Rangkaian acara disampaikan oleh Jero Mangku Putu Satriayasa. Semestinya disampaikan oleh seksi acara dari kepanitiaan. Semuanya tergantung dari jumlah umat yang hadir nantinya. Rangkaian acara dimulai dengan tawur kesanga/ mecaru pada pukul 3 sore. Kemudian dilanjutkan dengan persembahyangan bersama pengerupukan. Kurangnya koordinasi diantara panitia juga menyebabkan tidak teraturnya para wartawan ataupun juru photo untuk berlomba-lomba mengabadikan momen-momen yang menarik. Antara umat yang bersembahyang dengan juru photo seakan berlomba, tentu hal ini sebenarnya sangat mengganggu kenyamanan umat sembahyang. Untuk kedepannya diharapkan ada tokoh-tokoh umat yang ringan tangan untuk memberikan masukan kepada orang luar yang memasuki areal pura,termasuk cara berpakain, misalnya minimal menggunakan senteng dan tidak bercelana pendek.
Pada pukul 5 sore acara pawai ogoh-ogoh dimulai dari pelataran parkir pura agung kemudian berjalan menuju arah ke Nagoya sejauh kurang lebih 3 Km menuju Taman Kota. Lalu lintas sedikit terganggu karena arak-arakan mengambil separuh badan jalan, namun atas bantuan Polisi, kamecetan bisa teratasi. Tentu acara ini adalah acara yang langka bagi setiap orang yang kebetulan melintas dan tentu ingin mengabadikan lewat hp atau kamera bawaannya.

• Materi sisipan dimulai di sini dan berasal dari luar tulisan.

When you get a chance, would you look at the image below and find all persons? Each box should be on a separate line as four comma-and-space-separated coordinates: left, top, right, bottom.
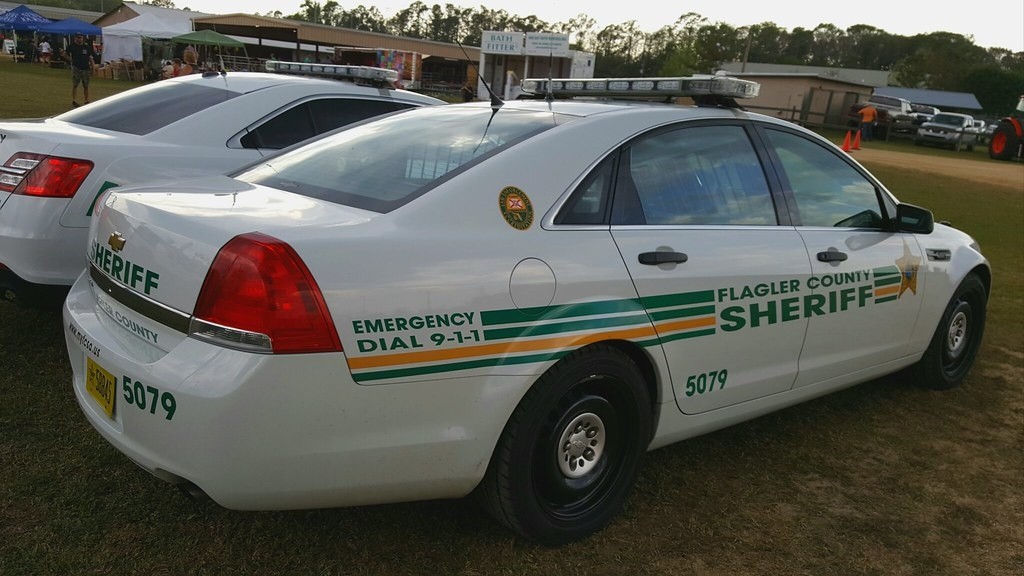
858, 102, 878, 141
63, 32, 96, 107
270, 53, 276, 60
0, 30, 11, 49
304, 55, 311, 62
28, 36, 58, 64
323, 55, 343, 64
161, 47, 200, 79
462, 82, 474, 102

Pukul 8 malam pawai tiba kembali di pelataran parkir Pura Agung atau di depan Restoran Kak Dadut. Setelah Jero mangku ngaturang banten, ogoh-ogoh disulut sebagai symbol memusnahkan sifat-sifat raksasa yang ada pada diri manusia. Ogoh-ogoh yang menyerupai patung raksasa itu direbahkan, dipukuli seakan-akan ajang pelampiasan kemarahan. Dalam sekejap patung yang mulai dibuat beberapa bulan sebelumnya dan dengan biaya dari para donator itu ludes terbakar. Para pengendara yang lewatpun terheran-heran sepintas terlihat seperti ada kendaraan yang terbakar.
Keesokan harinya umat Hindu melaksanakan catur brata penyepian. Ada yang melaksanakannya di rumah, ada juga yang melaksanakan di Pura sambil berdiskusi agama. Ketika senja hari, untuk mengusir kejenuhan sebagian umat memilih tidur-tiduran di sekitar mandala utama. Tanpa disadari seorang wartawan dari salah satu Koran local datang dan mengabadikannya dan beritanya dimuat keesokan harinya. Tentu hak seorang wartawan untuk menulis berita berdasarkan apa yang dilihatnya. Namun tidak demikian halnya bagi sebagian umat Hindu, dimana pemberitaan tersebut sangat dirasa tendensius. Namun sayangnya tidak ada tokoh umat HIndu yang mencoba meluruskan berita tersebut.
Dari kejadian tersebut di atas barangkali perlu dicarikan solusi agar tidak setiap orang apalagi orang ‘luar’ boleh sembarangan masuk ke mandala utama. Pura hendaknya dipahami juga oleh orang luar sebagai tempat suci. Setiap ada tamu yang memasuki pura harus seijin pengempon Pura.